The crunch of gravel behind him made Dominguez half-turn toward the girl who came down the path. She was maybe eleven, her dark hair in a long braid down her back. After bobbing a curtsy to Dominguez, her hands fell into a waterfall of gestures. She repeated these impatiently until Lia realized she was being addressed and turned to face her. Lia responded with a curt, one-handed sign; the girl laughed and skipped back toward the house.
“Maybe I should learn to speak like that,” he said, but Lia wasn’t looking at him. He touched the top of the box, and she met his eyes. He could already see how one might grow very quiet indeed in her company.

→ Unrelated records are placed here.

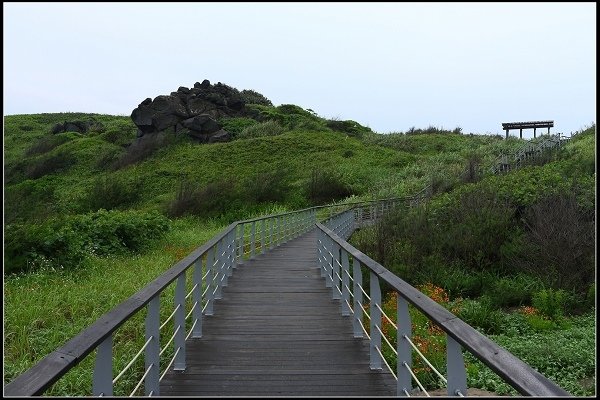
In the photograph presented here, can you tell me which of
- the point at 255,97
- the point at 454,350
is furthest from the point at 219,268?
the point at 255,97

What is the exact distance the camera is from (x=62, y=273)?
418 inches

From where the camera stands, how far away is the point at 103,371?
2.83 meters

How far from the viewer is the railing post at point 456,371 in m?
2.70

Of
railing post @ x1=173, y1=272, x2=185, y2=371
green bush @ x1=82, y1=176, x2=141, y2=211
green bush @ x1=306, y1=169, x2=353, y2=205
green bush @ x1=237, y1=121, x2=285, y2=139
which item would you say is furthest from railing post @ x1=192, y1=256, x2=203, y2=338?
green bush @ x1=237, y1=121, x2=285, y2=139

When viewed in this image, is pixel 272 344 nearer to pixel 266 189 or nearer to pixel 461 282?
pixel 461 282

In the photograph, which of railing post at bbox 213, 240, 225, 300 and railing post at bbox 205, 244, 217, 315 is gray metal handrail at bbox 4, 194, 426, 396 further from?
railing post at bbox 213, 240, 225, 300

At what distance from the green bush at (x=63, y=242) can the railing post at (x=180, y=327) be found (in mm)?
6805

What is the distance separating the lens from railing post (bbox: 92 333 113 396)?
9.17 feet

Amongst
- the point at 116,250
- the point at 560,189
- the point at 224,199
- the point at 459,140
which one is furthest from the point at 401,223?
the point at 459,140

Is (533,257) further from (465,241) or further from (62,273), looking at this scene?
(62,273)

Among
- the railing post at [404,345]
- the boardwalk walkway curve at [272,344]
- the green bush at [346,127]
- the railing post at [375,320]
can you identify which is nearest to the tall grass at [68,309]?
the boardwalk walkway curve at [272,344]

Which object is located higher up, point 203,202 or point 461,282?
point 203,202

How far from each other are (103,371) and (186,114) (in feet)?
172

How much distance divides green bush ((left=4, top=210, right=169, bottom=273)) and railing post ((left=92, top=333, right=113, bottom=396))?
874 centimetres
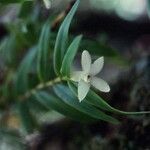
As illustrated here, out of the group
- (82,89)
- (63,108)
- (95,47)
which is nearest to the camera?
(82,89)

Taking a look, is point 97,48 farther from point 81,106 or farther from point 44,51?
point 81,106

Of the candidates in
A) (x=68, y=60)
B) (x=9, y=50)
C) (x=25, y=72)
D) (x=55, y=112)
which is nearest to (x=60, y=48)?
(x=68, y=60)

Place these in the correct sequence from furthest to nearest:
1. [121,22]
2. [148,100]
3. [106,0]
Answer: [121,22] < [106,0] < [148,100]

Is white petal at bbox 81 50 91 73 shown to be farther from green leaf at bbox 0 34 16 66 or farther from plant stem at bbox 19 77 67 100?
green leaf at bbox 0 34 16 66

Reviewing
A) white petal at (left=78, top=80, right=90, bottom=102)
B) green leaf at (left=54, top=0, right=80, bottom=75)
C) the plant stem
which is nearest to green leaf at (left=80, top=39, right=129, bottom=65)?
the plant stem

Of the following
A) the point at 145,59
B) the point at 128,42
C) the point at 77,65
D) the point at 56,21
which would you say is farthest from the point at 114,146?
the point at 128,42

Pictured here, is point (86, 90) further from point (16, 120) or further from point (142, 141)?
point (16, 120)
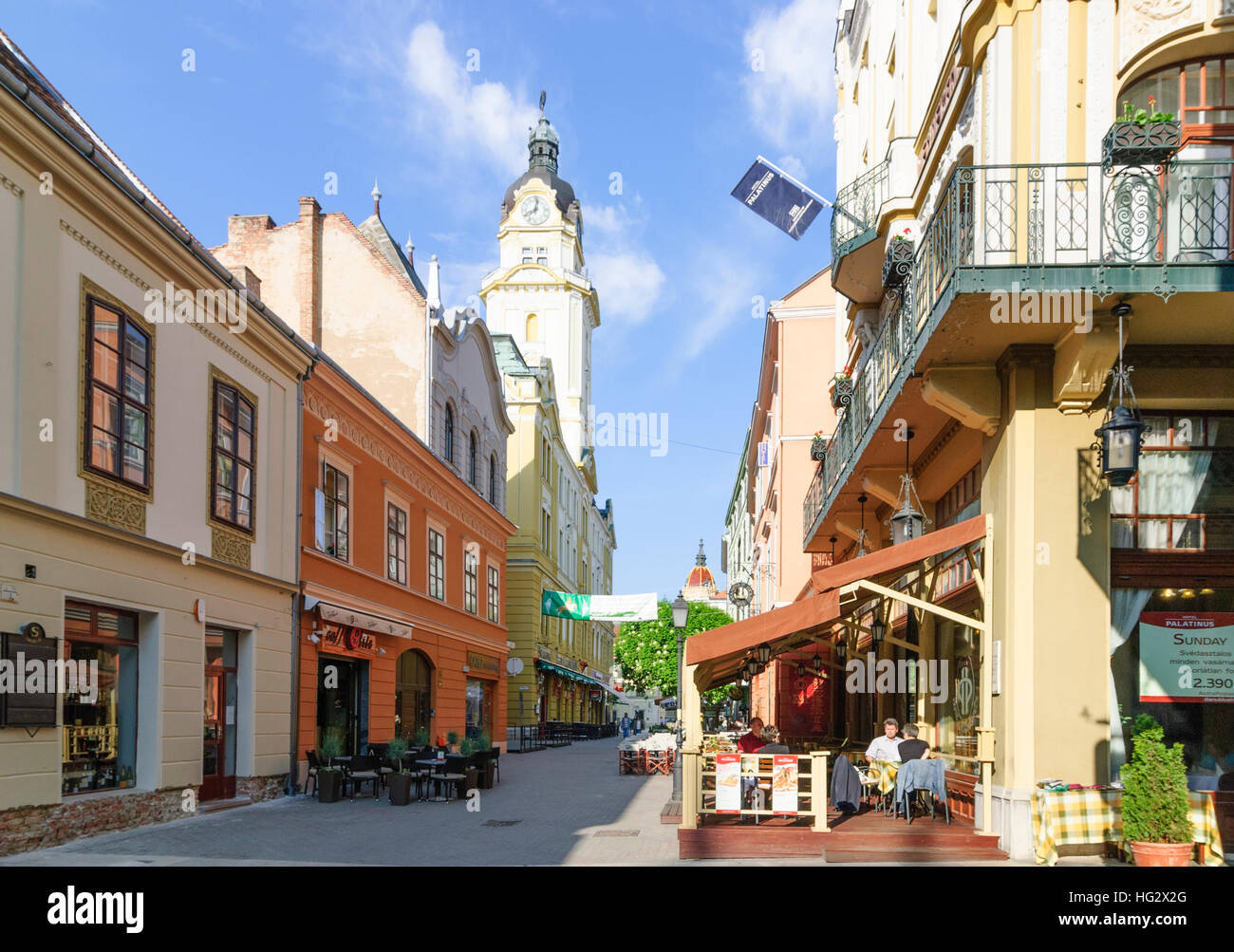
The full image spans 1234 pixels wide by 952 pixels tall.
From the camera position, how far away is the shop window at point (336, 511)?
69.8 feet

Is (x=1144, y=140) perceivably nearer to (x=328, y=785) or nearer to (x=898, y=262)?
(x=898, y=262)

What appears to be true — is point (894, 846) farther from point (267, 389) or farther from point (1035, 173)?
point (267, 389)

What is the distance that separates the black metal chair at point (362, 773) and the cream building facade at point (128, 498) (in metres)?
1.09

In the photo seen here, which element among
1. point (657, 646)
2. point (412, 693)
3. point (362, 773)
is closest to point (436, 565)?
point (412, 693)

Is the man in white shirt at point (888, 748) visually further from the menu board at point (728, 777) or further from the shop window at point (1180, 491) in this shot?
the shop window at point (1180, 491)

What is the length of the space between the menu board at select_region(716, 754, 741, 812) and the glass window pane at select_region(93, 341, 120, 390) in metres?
8.42

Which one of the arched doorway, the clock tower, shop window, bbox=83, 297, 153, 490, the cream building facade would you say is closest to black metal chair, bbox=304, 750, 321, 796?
the cream building facade

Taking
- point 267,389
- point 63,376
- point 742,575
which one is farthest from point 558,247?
point 63,376

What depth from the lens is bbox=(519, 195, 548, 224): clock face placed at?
7231 cm

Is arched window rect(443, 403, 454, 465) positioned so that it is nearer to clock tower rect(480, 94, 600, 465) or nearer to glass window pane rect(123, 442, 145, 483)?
glass window pane rect(123, 442, 145, 483)

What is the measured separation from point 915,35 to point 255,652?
13032 mm

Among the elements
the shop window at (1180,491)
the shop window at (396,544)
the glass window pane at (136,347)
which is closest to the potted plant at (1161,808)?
the shop window at (1180,491)

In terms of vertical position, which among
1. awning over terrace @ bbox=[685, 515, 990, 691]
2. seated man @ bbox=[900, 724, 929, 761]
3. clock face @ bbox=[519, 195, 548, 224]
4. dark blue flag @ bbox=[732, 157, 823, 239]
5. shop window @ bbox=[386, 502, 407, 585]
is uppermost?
clock face @ bbox=[519, 195, 548, 224]

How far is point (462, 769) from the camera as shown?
19688 millimetres
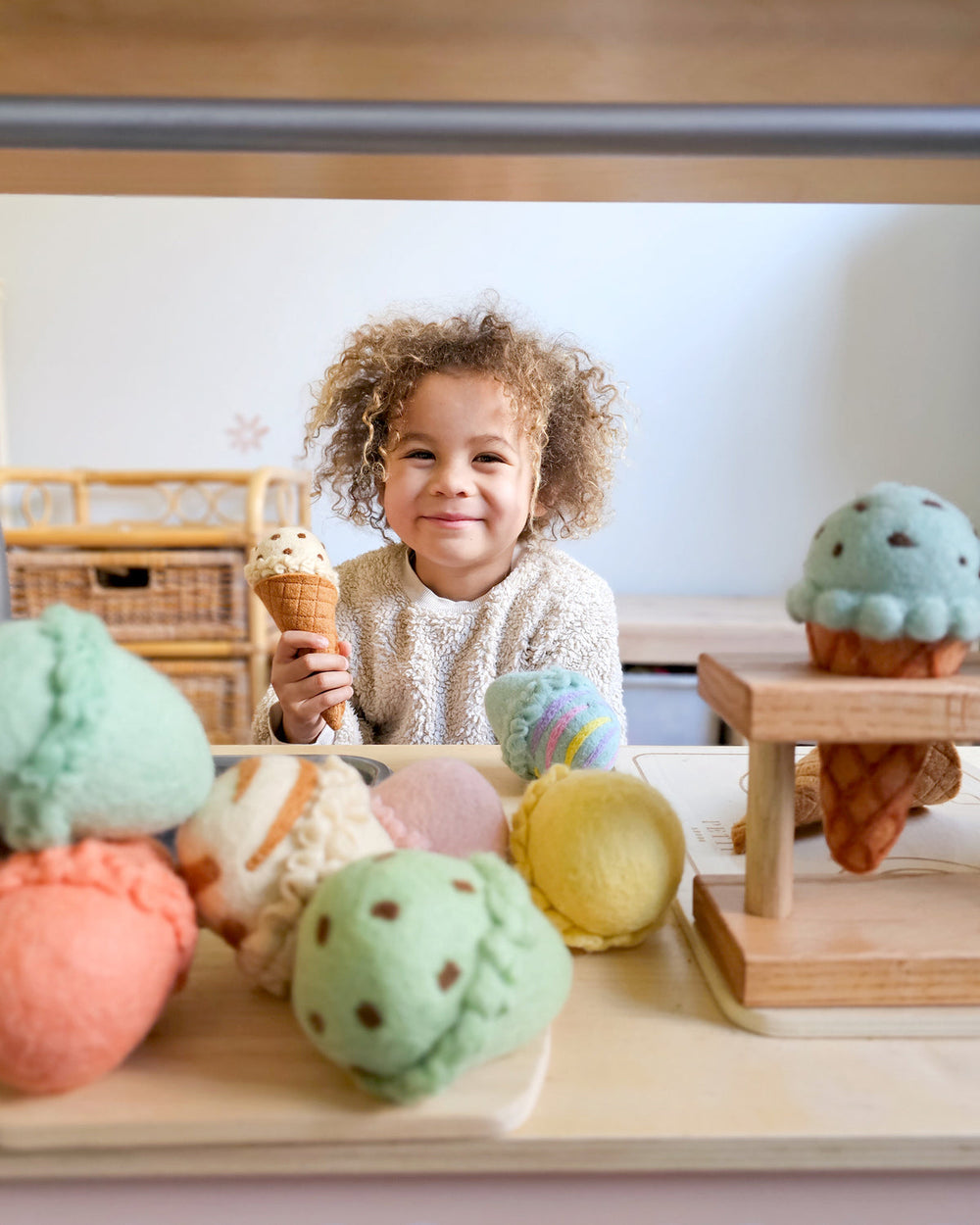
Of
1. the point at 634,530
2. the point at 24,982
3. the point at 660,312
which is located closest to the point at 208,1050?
the point at 24,982

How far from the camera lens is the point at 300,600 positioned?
772 mm

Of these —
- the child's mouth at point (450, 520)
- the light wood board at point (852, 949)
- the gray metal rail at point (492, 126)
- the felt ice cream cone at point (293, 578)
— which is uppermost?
the gray metal rail at point (492, 126)

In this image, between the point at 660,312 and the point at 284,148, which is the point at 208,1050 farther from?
the point at 660,312

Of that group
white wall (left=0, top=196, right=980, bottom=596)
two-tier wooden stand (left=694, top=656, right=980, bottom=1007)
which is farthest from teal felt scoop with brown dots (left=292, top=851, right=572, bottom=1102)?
white wall (left=0, top=196, right=980, bottom=596)

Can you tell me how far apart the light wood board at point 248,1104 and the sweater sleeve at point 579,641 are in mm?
707

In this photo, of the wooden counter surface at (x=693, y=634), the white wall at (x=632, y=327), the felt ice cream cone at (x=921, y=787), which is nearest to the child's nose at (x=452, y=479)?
the felt ice cream cone at (x=921, y=787)

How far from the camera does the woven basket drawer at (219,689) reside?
2.04m

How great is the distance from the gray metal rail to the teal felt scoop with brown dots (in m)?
0.29

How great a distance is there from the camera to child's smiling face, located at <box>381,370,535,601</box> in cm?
92

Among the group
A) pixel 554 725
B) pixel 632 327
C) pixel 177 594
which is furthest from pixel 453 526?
pixel 632 327

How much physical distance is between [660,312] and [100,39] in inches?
84.0

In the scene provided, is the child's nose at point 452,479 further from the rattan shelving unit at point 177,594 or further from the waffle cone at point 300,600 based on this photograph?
the rattan shelving unit at point 177,594

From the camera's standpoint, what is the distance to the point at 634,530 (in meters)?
2.38

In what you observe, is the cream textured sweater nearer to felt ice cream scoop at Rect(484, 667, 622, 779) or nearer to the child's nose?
the child's nose
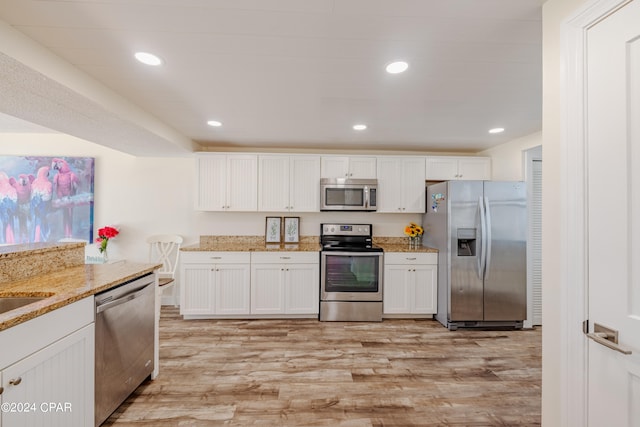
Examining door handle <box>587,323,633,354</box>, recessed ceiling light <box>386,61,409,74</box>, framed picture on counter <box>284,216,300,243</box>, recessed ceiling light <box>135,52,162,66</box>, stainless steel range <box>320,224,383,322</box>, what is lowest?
stainless steel range <box>320,224,383,322</box>

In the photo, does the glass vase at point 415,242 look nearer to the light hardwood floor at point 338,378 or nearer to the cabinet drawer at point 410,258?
the cabinet drawer at point 410,258

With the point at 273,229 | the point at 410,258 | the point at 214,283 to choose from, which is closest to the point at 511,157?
the point at 410,258

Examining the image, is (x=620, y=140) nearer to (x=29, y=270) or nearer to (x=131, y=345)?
(x=131, y=345)

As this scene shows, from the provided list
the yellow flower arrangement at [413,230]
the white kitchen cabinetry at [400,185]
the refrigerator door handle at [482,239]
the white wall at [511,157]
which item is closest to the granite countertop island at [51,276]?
the white kitchen cabinetry at [400,185]

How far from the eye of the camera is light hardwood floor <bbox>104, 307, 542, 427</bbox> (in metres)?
1.85

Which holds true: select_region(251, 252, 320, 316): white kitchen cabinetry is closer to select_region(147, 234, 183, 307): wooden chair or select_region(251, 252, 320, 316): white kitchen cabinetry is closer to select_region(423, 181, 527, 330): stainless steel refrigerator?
select_region(147, 234, 183, 307): wooden chair

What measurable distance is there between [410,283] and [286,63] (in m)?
2.97

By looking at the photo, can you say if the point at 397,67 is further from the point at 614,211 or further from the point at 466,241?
the point at 466,241

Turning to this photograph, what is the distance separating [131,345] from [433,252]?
3.30 metres

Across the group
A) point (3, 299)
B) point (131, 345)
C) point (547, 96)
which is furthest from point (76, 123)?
point (547, 96)

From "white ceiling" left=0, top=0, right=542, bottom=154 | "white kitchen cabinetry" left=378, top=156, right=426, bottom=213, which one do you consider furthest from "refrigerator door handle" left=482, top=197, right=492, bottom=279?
"white ceiling" left=0, top=0, right=542, bottom=154

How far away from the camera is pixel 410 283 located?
3.59 meters

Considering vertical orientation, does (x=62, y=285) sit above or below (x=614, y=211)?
below

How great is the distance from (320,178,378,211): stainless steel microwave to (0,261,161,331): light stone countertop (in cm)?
228
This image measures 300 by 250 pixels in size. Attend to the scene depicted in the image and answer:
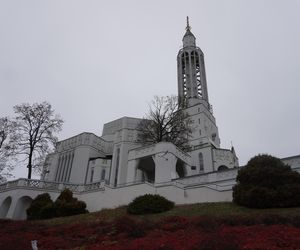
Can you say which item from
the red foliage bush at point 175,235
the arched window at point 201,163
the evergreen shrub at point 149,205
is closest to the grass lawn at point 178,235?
the red foliage bush at point 175,235

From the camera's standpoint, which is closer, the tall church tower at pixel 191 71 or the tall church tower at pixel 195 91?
the tall church tower at pixel 195 91

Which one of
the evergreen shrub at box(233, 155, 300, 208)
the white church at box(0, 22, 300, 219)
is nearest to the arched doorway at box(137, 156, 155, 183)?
the white church at box(0, 22, 300, 219)

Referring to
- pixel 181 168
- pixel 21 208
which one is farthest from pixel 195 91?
pixel 21 208

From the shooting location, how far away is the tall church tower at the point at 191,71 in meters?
60.5

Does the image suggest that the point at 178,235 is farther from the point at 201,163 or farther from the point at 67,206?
the point at 201,163

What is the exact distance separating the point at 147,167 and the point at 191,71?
1318 inches

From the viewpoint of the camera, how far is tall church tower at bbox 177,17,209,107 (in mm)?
60469

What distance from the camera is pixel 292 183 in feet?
56.9

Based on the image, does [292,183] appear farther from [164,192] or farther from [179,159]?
[179,159]

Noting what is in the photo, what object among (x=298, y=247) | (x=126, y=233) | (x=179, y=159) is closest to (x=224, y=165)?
(x=179, y=159)

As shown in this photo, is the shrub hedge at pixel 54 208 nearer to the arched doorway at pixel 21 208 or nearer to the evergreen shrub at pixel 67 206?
the evergreen shrub at pixel 67 206

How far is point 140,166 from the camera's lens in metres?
35.4

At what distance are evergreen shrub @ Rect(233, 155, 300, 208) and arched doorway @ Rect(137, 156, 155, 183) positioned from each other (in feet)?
50.8

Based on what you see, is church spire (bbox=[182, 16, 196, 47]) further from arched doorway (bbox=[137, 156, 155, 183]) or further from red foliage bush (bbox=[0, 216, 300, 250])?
red foliage bush (bbox=[0, 216, 300, 250])
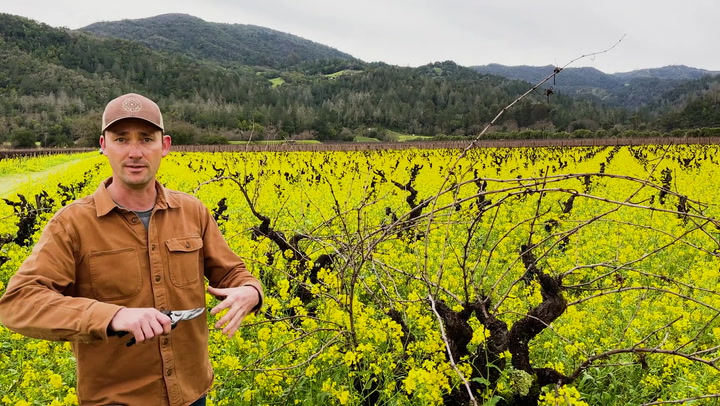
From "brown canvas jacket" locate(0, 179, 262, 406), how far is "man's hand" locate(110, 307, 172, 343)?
0.11 feet

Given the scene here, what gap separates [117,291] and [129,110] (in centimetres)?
73

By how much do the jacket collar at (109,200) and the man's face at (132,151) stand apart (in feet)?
0.26

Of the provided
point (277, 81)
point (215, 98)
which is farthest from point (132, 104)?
point (277, 81)

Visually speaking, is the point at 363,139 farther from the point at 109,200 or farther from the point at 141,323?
the point at 141,323

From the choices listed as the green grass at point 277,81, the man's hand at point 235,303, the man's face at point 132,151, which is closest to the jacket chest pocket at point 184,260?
the man's hand at point 235,303

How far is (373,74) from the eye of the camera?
12588 cm

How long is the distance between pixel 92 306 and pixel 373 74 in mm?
129082

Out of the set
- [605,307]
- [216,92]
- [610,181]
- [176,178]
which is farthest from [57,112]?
[605,307]

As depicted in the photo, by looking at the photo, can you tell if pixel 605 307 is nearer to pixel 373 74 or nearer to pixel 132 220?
pixel 132 220

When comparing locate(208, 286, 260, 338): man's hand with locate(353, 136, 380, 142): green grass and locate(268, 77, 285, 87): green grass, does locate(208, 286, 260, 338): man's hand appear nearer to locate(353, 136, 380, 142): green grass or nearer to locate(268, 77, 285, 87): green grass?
locate(353, 136, 380, 142): green grass

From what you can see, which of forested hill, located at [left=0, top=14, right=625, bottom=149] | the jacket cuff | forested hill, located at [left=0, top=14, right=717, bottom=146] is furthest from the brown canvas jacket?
forested hill, located at [left=0, top=14, right=717, bottom=146]

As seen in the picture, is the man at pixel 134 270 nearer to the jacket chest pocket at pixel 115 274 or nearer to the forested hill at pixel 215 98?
the jacket chest pocket at pixel 115 274

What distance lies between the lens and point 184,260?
2078mm

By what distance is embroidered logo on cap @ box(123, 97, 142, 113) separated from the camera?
1.92m
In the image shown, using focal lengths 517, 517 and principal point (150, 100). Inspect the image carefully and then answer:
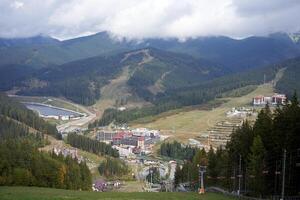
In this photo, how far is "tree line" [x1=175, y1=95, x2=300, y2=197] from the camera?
174ft

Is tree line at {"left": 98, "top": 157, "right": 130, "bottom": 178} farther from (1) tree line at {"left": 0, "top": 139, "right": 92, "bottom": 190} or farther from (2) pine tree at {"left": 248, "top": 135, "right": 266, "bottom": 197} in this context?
(2) pine tree at {"left": 248, "top": 135, "right": 266, "bottom": 197}

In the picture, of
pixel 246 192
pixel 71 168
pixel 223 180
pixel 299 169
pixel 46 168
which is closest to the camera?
pixel 299 169

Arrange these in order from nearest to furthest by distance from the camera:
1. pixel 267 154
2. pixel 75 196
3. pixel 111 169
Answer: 1. pixel 75 196
2. pixel 267 154
3. pixel 111 169

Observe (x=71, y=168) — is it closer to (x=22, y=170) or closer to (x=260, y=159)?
(x=22, y=170)

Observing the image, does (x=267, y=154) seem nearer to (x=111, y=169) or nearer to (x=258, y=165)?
(x=258, y=165)

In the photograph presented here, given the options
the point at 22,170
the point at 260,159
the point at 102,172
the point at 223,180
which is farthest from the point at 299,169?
the point at 102,172

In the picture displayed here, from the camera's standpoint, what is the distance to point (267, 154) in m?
57.2

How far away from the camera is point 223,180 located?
76938 mm

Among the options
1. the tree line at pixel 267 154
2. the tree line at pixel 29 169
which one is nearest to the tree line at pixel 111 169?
the tree line at pixel 29 169

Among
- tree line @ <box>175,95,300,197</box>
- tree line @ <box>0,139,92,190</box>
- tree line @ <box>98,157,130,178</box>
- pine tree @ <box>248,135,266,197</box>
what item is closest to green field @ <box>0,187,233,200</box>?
tree line @ <box>175,95,300,197</box>

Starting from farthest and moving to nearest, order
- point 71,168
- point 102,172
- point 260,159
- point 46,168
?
point 102,172, point 71,168, point 46,168, point 260,159

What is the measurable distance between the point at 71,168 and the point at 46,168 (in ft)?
41.6

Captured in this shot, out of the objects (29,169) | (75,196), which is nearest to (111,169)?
(29,169)

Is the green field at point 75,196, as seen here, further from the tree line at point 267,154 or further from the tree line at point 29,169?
the tree line at point 29,169
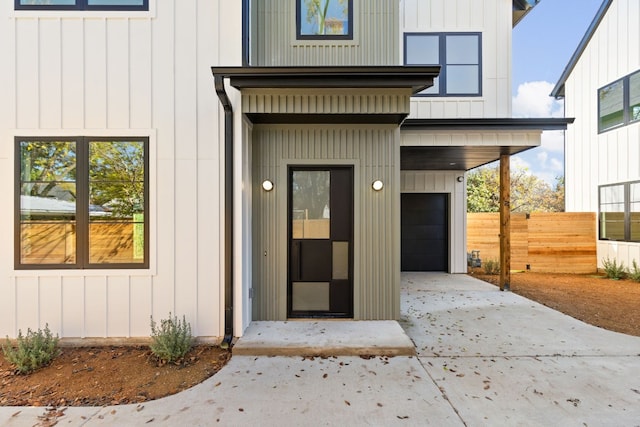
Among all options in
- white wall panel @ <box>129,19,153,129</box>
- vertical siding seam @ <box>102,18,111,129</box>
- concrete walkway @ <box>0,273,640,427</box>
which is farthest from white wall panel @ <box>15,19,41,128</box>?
concrete walkway @ <box>0,273,640,427</box>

“There is a man,” he started, “on my estate. He runs a flock over the highest part of the mountain that still has grass on it. He has expounded at great length to my brother about the many qualities of his sheep.” He paused, allowing a little smile to play over his mouth. The line had come back between Lia’s eyes, but it seemed to be a thoughtful expression rather than a worried one. “His father supplied the king’s mill with wool, and his uncles still do. It is not as fine as what you make, but it is very, very fine. If I can take some of your—your samples—to the king, will you let me introduce you to him? You might have much to say to each other.”
Lia pulled on one ear, then cupped her hand over it. “I doubt he will speak to me at all.”
“He will if I tell him to,” he said with great force, letting his smile widen.
Dominguez left with three beautiful, tiny pieces of fabric, wrapped in a length of equally fine white wool, and a resolution to come back to the mountains very soon.